Slowly the Nel Thiruvizha became a flagship programme of the SoRC in Tamil Nadu. Through the years, SoRC also conducted farmer field schools, train the trainer workshops for organic farming and indigenous seed conservation, outreach programmes for schools, colleges, etc. It even maintained an insitu field of varieties every year, cultivating them in a RDB. A local seed bank was also maintained.
Many farmers voluntarily started maintaining RDBs and seed banks. One of them is Sriram Ramamoorthy, an IT professional turned farmer.

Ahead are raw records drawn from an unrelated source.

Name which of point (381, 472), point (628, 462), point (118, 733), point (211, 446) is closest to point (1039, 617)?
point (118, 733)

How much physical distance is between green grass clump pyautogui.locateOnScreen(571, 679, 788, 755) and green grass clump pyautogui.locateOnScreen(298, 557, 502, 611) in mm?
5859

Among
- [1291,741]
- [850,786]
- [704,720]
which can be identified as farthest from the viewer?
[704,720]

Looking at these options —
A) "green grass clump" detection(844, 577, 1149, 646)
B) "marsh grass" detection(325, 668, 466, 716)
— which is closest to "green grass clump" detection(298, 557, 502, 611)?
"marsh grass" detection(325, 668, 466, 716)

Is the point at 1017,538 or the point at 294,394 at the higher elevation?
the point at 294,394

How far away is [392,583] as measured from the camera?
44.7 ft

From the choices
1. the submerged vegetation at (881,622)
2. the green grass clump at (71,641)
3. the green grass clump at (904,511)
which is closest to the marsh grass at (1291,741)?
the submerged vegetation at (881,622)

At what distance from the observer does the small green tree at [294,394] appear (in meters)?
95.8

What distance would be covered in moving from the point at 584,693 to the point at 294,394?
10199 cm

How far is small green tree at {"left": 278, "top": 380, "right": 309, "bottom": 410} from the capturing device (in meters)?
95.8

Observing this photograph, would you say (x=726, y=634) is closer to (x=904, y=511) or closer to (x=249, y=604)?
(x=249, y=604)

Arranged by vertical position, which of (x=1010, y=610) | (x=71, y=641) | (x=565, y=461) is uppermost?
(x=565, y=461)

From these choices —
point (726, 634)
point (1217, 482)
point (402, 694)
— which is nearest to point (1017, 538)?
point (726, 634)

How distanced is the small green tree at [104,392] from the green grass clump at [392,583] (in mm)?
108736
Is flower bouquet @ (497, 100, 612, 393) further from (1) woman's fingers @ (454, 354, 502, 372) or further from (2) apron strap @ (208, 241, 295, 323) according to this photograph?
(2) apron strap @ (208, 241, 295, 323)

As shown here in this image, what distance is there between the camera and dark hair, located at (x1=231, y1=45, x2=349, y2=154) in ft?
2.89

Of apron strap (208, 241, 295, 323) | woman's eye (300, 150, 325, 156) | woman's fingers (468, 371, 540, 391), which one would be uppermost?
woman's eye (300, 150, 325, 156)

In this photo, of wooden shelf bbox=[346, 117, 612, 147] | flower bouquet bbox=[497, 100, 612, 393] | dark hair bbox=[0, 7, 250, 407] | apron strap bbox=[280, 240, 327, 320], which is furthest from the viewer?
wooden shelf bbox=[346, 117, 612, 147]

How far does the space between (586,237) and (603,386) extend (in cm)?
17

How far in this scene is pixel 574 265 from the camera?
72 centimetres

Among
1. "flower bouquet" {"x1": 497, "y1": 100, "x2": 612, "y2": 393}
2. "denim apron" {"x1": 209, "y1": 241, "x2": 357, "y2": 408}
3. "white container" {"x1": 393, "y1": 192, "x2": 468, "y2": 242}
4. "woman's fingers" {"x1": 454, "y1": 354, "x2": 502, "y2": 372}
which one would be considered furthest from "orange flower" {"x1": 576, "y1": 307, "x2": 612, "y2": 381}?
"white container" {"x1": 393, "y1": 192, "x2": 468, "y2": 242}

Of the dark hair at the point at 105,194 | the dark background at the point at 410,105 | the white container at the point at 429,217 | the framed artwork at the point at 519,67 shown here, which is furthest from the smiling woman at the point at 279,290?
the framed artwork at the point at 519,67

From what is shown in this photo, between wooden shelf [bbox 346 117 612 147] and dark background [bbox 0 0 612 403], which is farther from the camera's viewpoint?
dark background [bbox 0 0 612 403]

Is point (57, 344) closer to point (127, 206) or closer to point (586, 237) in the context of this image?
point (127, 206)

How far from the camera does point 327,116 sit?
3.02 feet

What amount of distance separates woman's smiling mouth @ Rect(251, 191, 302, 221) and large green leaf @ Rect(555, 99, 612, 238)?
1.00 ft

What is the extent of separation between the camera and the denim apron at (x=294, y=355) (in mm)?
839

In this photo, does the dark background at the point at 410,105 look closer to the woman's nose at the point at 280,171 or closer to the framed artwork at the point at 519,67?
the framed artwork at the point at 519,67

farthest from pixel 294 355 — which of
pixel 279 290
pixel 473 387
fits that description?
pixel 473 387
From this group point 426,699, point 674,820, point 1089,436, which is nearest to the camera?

“When I first went to the Nel Thiruvizha some 6 years ago, my farm was a conventional one. Listening to Nammalvar Ayya and others, my father and I shifted to organic farming and started using indigenous varieties. Now it’s become the SVR Organic Way Farm and is even a regional council for organic certification,” says Sriram, whose says his life changed through the Thiruvizha. He now conserves about 65 varieties of paddy and experiments on various methods of cultivation including System of Rice Intensification (SRI).

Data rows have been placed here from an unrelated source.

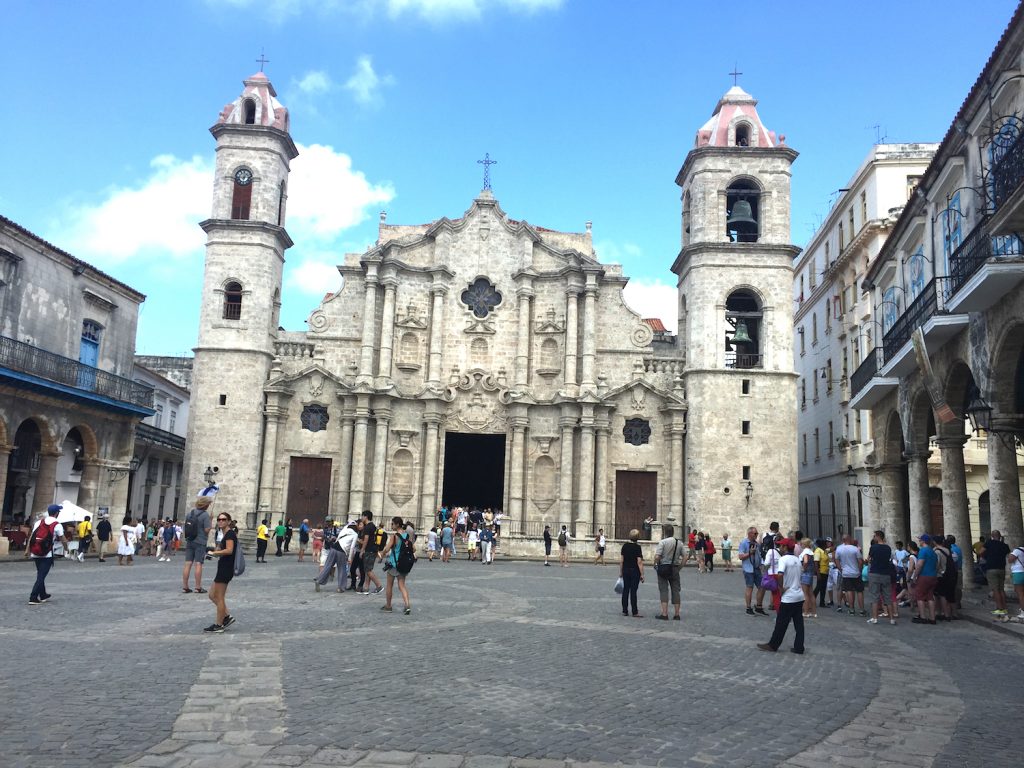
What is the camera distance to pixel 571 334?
1447 inches

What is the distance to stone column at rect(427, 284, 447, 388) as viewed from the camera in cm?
3678

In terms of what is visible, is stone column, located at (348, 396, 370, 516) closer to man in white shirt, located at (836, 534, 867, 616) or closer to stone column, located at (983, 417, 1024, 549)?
man in white shirt, located at (836, 534, 867, 616)

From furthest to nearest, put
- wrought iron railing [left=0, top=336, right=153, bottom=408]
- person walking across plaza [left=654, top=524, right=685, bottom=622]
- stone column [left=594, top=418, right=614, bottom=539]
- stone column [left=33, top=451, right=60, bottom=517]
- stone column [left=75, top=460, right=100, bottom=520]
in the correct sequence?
1. stone column [left=594, top=418, right=614, bottom=539]
2. stone column [left=75, top=460, right=100, bottom=520]
3. stone column [left=33, top=451, right=60, bottom=517]
4. wrought iron railing [left=0, top=336, right=153, bottom=408]
5. person walking across plaza [left=654, top=524, right=685, bottom=622]

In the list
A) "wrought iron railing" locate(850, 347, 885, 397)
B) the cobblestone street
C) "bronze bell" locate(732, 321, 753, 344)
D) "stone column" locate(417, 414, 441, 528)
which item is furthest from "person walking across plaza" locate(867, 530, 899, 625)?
"stone column" locate(417, 414, 441, 528)

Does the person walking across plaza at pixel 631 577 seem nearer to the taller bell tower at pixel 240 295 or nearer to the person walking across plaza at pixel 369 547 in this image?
the person walking across plaza at pixel 369 547

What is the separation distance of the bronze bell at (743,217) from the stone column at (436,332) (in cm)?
1276

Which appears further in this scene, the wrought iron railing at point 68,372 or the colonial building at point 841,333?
Answer: the colonial building at point 841,333

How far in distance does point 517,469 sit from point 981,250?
22.9 metres

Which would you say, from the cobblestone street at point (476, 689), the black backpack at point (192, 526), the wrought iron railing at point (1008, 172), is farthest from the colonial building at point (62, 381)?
the wrought iron railing at point (1008, 172)

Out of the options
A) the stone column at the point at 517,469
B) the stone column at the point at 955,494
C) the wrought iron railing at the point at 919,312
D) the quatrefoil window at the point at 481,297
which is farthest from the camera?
the quatrefoil window at the point at 481,297

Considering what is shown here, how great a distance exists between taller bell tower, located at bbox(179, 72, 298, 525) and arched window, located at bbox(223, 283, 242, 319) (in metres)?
0.04

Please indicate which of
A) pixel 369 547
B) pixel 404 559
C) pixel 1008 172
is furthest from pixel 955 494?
pixel 369 547

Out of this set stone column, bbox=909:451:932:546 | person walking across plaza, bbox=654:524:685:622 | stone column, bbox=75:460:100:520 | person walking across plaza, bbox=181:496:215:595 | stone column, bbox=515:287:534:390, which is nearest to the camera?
person walking across plaza, bbox=654:524:685:622

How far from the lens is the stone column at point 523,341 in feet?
121
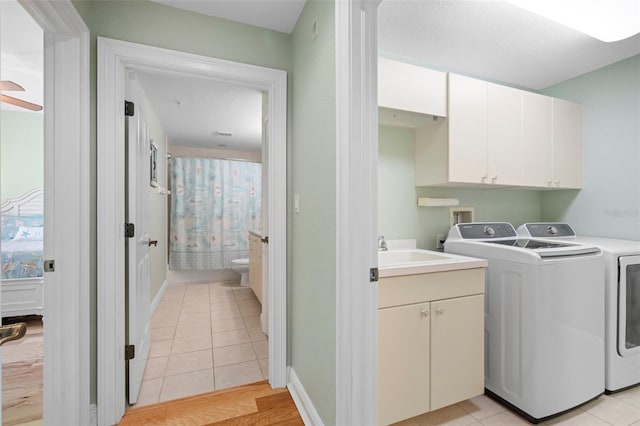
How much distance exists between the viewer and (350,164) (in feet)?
4.06

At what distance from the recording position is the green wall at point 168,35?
161cm

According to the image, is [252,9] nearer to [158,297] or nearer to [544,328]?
[544,328]

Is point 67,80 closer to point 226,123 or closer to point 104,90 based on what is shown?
point 104,90

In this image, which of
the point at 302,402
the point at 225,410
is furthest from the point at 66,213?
the point at 302,402

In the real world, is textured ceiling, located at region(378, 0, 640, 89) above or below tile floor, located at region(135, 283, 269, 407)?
above

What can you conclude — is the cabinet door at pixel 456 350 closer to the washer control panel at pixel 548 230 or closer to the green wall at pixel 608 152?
the washer control panel at pixel 548 230

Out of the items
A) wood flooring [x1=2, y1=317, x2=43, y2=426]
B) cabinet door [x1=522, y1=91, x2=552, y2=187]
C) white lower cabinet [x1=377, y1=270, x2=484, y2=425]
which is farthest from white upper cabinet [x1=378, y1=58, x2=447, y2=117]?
wood flooring [x1=2, y1=317, x2=43, y2=426]

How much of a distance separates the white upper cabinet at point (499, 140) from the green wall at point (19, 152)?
154 inches

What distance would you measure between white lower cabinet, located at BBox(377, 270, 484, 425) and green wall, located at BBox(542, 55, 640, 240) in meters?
1.66

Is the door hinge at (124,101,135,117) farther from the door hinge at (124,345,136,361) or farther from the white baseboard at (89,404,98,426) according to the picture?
the white baseboard at (89,404,98,426)

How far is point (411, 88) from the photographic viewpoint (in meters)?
1.99

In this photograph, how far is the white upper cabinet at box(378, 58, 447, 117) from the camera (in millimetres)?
1935

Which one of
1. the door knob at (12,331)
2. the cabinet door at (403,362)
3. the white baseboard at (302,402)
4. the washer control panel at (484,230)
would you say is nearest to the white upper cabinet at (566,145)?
the washer control panel at (484,230)

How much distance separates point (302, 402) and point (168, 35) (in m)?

Today many of the varieties that have been revived, conserved, multiplied and adopted by farmers across Tamil Nadu are picking up in the consumer market as well. Mappilai Samba, Kattuyanam, Kichadi Samba, Thooyamalli and Mysore Mallige have become preferred in various regions in Tamil Nadu. Ever since the Green Revolution, we have not had rice being demanded by names of varieties. It is happening now.
One of the concerns addressed by SoRC is the downgrading of rice from a nutritious staple to a mere starch, filling people with only carbohydrates. This was clearly post-GR and is squarely blamed on the reforms in the milling process, where modern mills removed all the bran and started selling polished rice. The bran that was removed went to the food supplement and pharma industry, and the oil from the bran became rice bran oil. Ironically all these were termed “value addition” of rice, where rice brought in more economic value, but at the cost of nutrition to the consumers.
The downgrading of rice has even become a health issue, as polished rice is now blamed for the rise in diabetes in the rice regions of India. SoRC ran various programmes to highlight the dangers of polished rice and the need to consume semi-polished and unpolished rice as an important source of nutrition. Red rice melas and Desi rice melas were conducted to highlight the importance of red rice and indigenous rice. Now black rice, the most nutritious variety, is picking up in the market, especially ones like Karuppu Kavuni in Tamil Nadu.
SoRC at the national scale has a story to tell from each region, where parallel adoption of indigenous seeds was seen. The silent seed revolution has only begun, and Nel Jayaraman’s efforts in Tamil Nadu has triggered many more seed festivals across Tamil Nadu. On a count last year, it was at least 100. But for Jayaraman himself, the health and self-reliance of the farmer household was priority. He once said, “Our biggest success perhaps is that farmer families have started eating the rice that they grow. Earlier in the Thanjavur delta region, farmers produced paddy only for the Public Distribution System or the markets, while they bought cheap rice from the market to consume. With indigenous rice, we are now consuming what we produce and only selling the surplus.”
That makes farming a matter of culture, one that has a belonging, an emotional connect, not a mechanical job to produce for the nation. It’s through this culture of agriculture that even a nation can benefit along with the farmers.